This is about
football, about a part of football that happens to every team on every level.
Recently I watched Jim Plunkett go down with an injury that required surgery,
and then listened as another Patriot player was asked about it. "It's part
of the game," he said. "You know? You can't worry about going down.
It's part of the game."
I used to coach
some football. Football coaches become inured to players getting hurt, even
though the coaches are as vulnerable to injuries as the players. After all, it
can mean coaches' jobs and coaches' careers. When I coached, I waved aside
images of players going under the knife. I had to. But now, when a player lies
on the ground I go get a hot dog, or turn away from the television set for one
or two or three minutes, and try not to think about the one boy I saw get
really hurt. I'm not a coach anymore and I do think about it.
I went down myself
as a player; pain shot up my leg and I was wincing instead of running. My
recovery progressed slowly. I believed the coaches all thought I was dogging
it, but, damn it, I wasn't. At first the sideways glances the coaches shot at
me made me feel guilty, but later I grew so angry that I decided never to play
again.
The next season
found me in the stands, but watching gnawed and gnawed at me. Not so much the
not playing. It was more that I felt like a quitter, which is far worse than
being just a loser. That feeling continued to haunt me after graduation until I
scrapped my Ivy League degree and graduate-school fellowship and nascent
doctoral dissertation to coach a high school team. Of course, I swore always to
give a player the benefit of the doubt on any injury.
Like every other
high school coach, when a boy went down I would run onto the field and order
players to move back and ask, "Where's it hurt?" and hope someone who
actually knew something about injuries would come out on the field. Quick.
During one game at
a private school in the South the smallest player on the field, one of those
fast, tough kids you always see in high school athletics, the kind of kid you
love, went down. Out cold. I ran out there with a doctor. The boy was not badly
hurt, the doctor said, and could even return to the game, so after he rested I
sent him back in. We needed him in there. In the locker room after the game the
boy collapsed. Unconscious, his eyes glassy, sweating profusely. I raced out to
find the doctor. While waiting for the ambulance—the one at the game had left
already—I slammed my fist against the lockers and shouted, "That doctor
said he could play! Where's that doctor?" I felt guilt and wanted to
transfer that guilt to him; I felt hate and wanted to kill him. The boy, as it
turned out, was fine and later in the season even played again.
I was successful
in high school, then coached club football at a small college and then became a
coaching aide at a major college. National ranking. Television. An 80,000-seat
stadium. Fantasyland for someone who didn't even play three years of Ivy League
football. But it wasn't the sauna in the locker room or the giant stadium that
struck me as so different. It was the zippers. So many athletes had zippers
down the side of their knee, or knees; they thought nothing of it and called
this or that a "Band-Aid" operation. I just kept looking at where the
knife had cut and shaking my head. There were so many.
In college the
coaches don't deal directly with injuries. There are trainers for that. In
college the coaches receive injury reports and worry about them. "Oh,
Christ," they mutter when someone lies a little too long on the ground.

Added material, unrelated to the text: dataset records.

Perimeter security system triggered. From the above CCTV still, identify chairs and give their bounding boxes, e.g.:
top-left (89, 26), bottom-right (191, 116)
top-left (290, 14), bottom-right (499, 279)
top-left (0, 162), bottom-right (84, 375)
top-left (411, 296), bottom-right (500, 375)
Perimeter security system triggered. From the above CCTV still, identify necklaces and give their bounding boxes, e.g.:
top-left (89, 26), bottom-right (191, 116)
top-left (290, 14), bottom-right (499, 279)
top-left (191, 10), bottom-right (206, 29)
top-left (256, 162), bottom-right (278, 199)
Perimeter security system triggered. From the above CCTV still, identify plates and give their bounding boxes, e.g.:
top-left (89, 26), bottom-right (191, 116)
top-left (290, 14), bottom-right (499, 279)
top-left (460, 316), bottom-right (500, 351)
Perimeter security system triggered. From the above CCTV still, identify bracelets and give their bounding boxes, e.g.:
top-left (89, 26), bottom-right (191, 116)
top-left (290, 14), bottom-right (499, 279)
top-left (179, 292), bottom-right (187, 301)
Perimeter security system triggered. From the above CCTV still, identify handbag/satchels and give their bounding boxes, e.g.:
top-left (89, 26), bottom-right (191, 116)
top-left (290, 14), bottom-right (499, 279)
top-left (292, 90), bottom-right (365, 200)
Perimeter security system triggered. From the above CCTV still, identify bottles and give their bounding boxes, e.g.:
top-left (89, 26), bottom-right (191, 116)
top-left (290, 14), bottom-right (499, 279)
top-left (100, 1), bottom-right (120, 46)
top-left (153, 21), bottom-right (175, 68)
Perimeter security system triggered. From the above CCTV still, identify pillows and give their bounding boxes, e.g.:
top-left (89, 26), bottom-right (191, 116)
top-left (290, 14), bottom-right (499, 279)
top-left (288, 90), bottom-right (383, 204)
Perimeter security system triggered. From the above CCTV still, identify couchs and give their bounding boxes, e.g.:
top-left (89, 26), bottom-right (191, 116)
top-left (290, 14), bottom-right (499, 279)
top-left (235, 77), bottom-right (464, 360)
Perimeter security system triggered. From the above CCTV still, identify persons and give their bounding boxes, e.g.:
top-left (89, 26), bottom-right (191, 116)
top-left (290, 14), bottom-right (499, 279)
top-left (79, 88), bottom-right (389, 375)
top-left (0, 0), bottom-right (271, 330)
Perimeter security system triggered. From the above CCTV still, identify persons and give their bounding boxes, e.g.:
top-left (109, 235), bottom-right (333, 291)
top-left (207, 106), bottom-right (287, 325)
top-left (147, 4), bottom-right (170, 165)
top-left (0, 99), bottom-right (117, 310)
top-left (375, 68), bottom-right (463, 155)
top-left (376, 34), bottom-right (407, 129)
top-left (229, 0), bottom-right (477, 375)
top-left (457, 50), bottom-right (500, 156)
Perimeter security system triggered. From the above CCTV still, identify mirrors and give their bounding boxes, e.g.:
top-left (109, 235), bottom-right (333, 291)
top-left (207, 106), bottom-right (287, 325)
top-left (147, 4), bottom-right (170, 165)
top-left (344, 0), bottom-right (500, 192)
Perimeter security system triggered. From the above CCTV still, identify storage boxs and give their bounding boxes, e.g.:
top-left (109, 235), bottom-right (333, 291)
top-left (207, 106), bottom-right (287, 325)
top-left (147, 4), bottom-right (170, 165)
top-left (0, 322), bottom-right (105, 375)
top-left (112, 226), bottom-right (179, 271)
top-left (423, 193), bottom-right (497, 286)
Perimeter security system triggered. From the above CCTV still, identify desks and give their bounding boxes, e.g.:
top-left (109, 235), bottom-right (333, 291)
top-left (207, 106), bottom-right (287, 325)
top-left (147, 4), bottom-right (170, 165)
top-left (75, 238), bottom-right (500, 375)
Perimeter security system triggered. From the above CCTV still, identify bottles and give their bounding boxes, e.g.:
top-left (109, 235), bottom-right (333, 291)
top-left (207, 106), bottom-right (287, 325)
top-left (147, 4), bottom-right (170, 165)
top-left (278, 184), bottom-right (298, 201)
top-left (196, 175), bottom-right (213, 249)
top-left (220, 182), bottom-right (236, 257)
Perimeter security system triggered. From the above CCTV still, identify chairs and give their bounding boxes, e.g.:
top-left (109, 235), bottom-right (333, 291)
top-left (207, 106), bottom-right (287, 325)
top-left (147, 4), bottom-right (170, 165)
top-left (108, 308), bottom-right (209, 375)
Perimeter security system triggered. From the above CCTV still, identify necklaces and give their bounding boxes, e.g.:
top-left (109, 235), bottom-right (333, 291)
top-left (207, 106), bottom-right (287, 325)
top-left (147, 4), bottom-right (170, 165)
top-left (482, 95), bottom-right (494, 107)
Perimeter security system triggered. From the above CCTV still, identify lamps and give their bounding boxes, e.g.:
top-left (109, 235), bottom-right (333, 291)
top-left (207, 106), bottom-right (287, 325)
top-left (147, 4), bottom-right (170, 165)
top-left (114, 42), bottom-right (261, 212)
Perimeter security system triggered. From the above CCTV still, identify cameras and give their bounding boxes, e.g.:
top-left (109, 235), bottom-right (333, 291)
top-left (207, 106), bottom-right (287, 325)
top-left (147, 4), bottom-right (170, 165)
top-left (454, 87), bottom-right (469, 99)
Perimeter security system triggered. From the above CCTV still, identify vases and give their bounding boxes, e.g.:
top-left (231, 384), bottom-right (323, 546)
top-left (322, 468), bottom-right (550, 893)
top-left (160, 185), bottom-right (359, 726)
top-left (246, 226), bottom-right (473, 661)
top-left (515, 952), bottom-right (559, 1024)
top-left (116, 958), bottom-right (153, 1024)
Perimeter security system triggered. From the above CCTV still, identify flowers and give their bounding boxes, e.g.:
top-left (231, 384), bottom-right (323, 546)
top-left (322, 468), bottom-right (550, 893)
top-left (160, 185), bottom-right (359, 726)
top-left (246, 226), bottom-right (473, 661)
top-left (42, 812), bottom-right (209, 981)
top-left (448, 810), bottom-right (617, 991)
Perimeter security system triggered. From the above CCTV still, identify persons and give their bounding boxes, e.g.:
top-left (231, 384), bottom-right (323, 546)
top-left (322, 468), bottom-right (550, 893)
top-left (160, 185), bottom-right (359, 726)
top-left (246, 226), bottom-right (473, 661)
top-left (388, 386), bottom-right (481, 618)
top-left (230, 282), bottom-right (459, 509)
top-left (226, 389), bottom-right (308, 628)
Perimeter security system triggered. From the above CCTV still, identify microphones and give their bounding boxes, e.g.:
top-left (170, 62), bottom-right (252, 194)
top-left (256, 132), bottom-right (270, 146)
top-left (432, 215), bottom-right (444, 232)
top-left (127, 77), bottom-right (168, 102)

"Get up. You're not hurt. Damn it, don't be hurt."
"It's not too
bad," the trainer says. "Have to cut sometime, but not right now. You
never know. He might make it through the whole season."
When the season
ends, college teams check into the hospital for surgery those injured players
who did make it through the year. The sooner the better for all concerned. The
players are as anxious as the coaches; spring practice is not that far away. It
was funny; one freshman had made the varsity that more than half a million
adults had paid to cheer. He was under 18 so the hospital put him in the
kiddies' ward and decorated his walls with flappy-eared purple elephants. He
did not take kindly to his surroundings.